■ **TEXT BLOCK**
- Opening Delimiter -

[Note: Hazrat Inayat Khan used the masculine gender to refer to all people, according to the custom of his time. He used the female gender to refer to women in particular. He did not distinguish men in particular. He would not have wished to convey the idea that any role, master, saint or prophet, was gender-specific.]


Three Paths

There are three roads to spiritual attainment, which meet in the end at one junction. One road is of the Master; another comes from quite a different point, and is the road of the Saint; and the middle path between the two is of the Prophet.

Expressive and Receptive

Among the Sufis, there are two kinds of adepts, the expressive and the receptive, and each has its own line of progress and action. They are not called so for their temperament but for their method of progress and action. The expressive among them, with their great psychic power, can prophesy and cast out devils and heal, and control the world and heavens, according to their development. They are the masters. The receptive ones are with God throughout the day and night, who love and repent, and bless and serve, and glorify the name of their Lord, and guide their followers through all difficulties in the spiritual path, and draw people to God from the struggles of life. Their way is that of the saints.

The Master

The path of the Master is a path of war--war with outer influences which prevent one from making one's way through life. The path of the Master wants self-discipline and will power to make headway through life. He conquers himself; he battles with life; he is at war with destiny; he crusades against all that seems wrong to him; he finds the key to the secrets unknown to him; he turns all conditions, all things, all people, into the shape that he wishes, and molds as he likes the personalities that come in touch with him; he tunes personalities to the tone which would suit his orchestration.

It is a path of accomplishment. All that the Master takes up, he accomplishes; all that the Master desires, he attains sooner or later. Yet the Master's one desire is spiritual attainment at its fullest. Therefore all other attainments, spiritual or material, are nothing before him other than many steps on a staircase.

- Closing Delimiter -

■ **EXTRACTED DATA**
- Opening Delimiter -

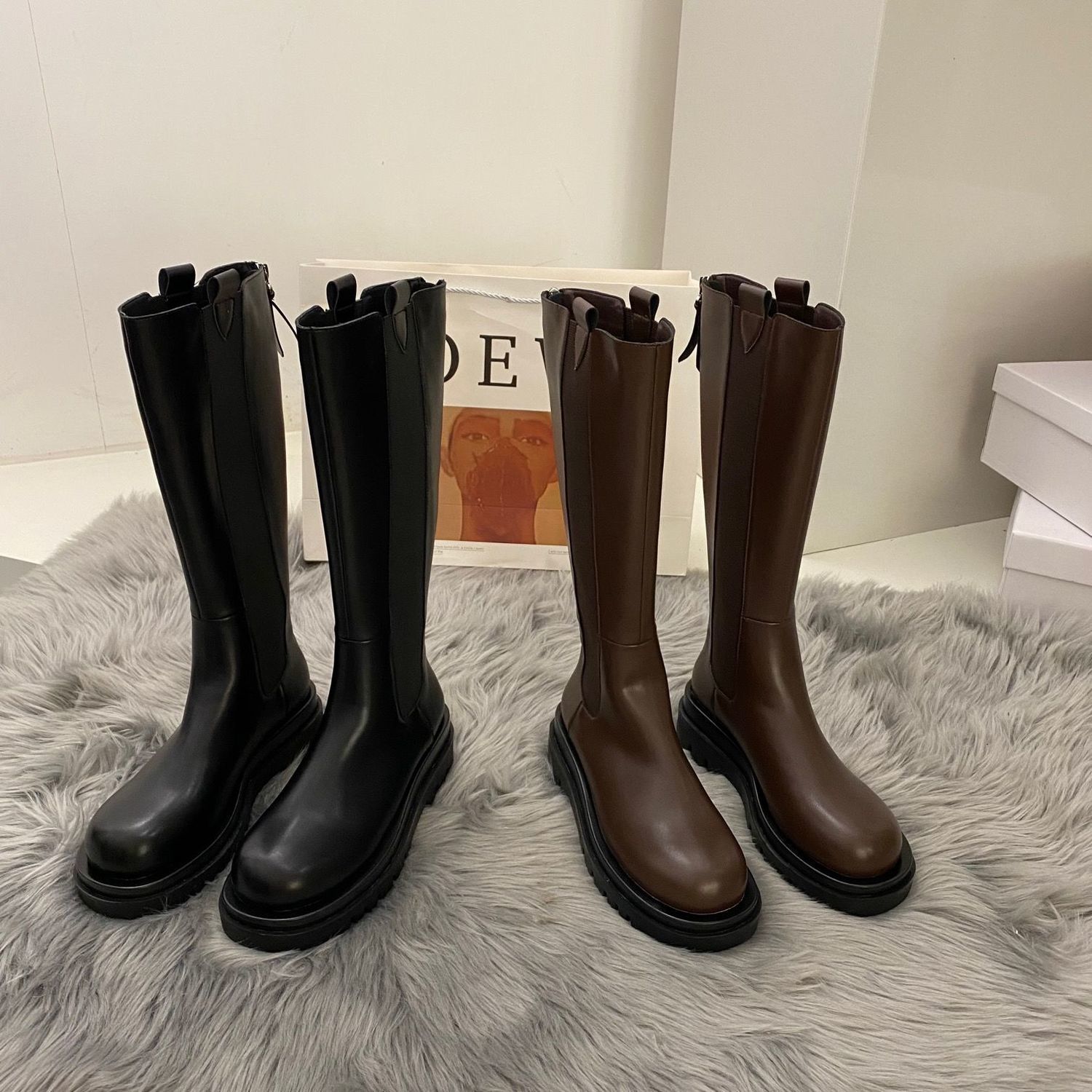Long boots women's boots 2020 new autumn and winter Plush women's shoes
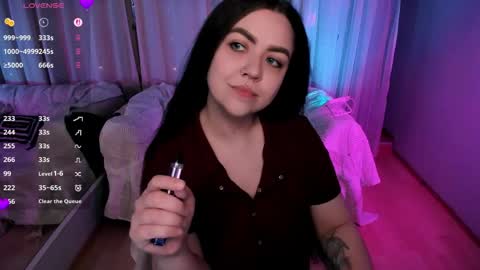 Your girlfriend online show from June 4, 2026, 1:11 am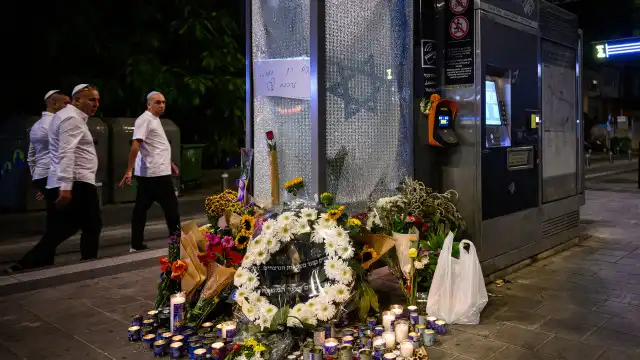 Entre velas e flores. A homenagem às vítimas do ataque em Telavive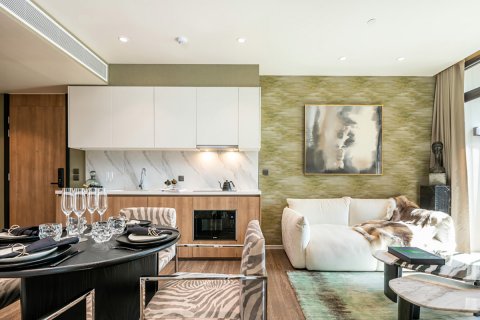 Condo in Bangkok, Thailand, 3 bedrooms in Muniq Sukhumvit 23 № 9644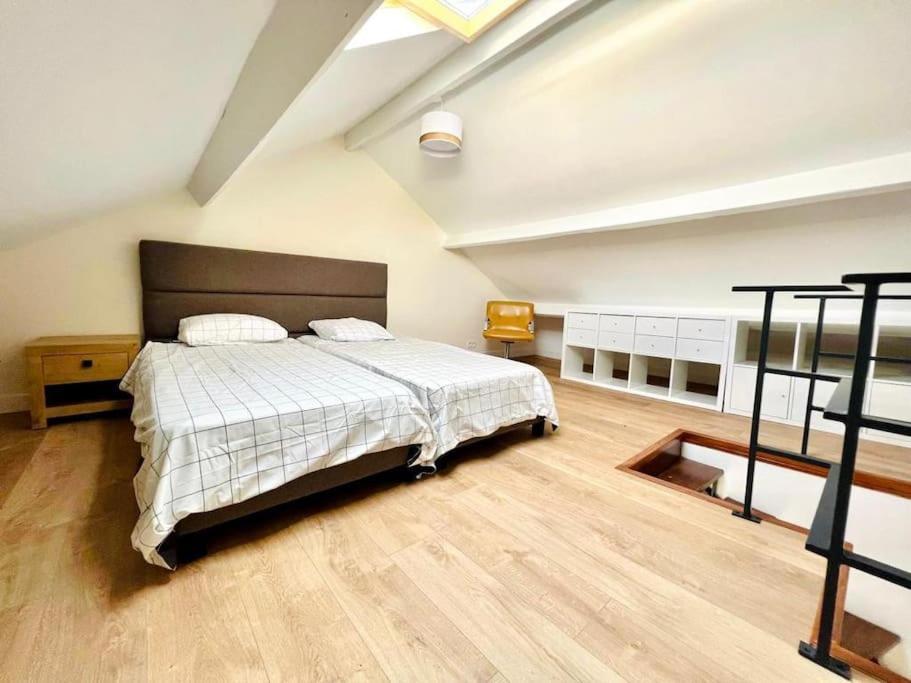 House Near Paris/Stade De France سان دوني المظهر الخارجي الصورة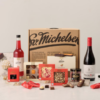 SV.Michelsen Fairtrade chokolade og vin 400, dejlig gavekuffert med Fairtrade chokolade & vin, som er et perfekt indsalg til de hyggelige juledage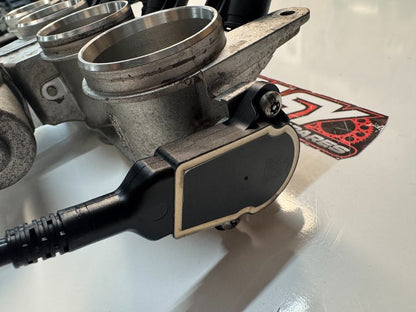 BMW S1000RR 2016 Throttle Bodies Intake OEM Genuine K46 13548545069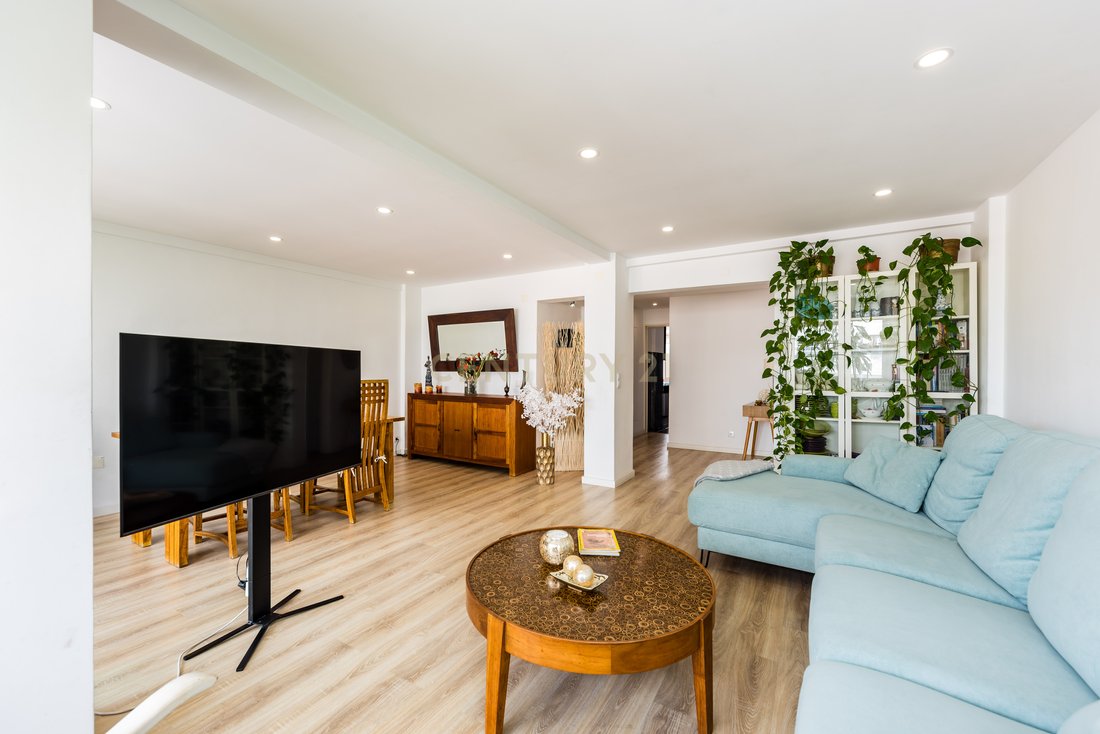 Apartment in Carnaxide e Queijas, Lisbon, Portugal 3 - 18010027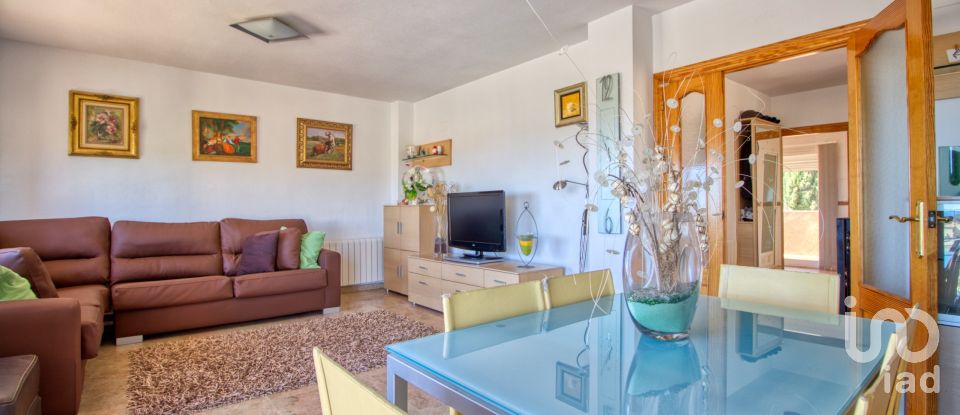 Casa 4 habitacions de 195 m² a La Nucia (03530)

- Closing Delimiter -

Answer these questions from the Three Paths passage:
1. How many roads to spiritual attainment does it name, and whose road is the middle path?
2. What two kinds of adepts does it say there are among the Sufis?
3. What two qualities does the path of the Master want to make headway through life?
The material has no connection to the Three Paths passage.

1. It names three roads, and the middle path is of the Prophet.
2. The expressive and the receptive.
3. Self-discipline and will power.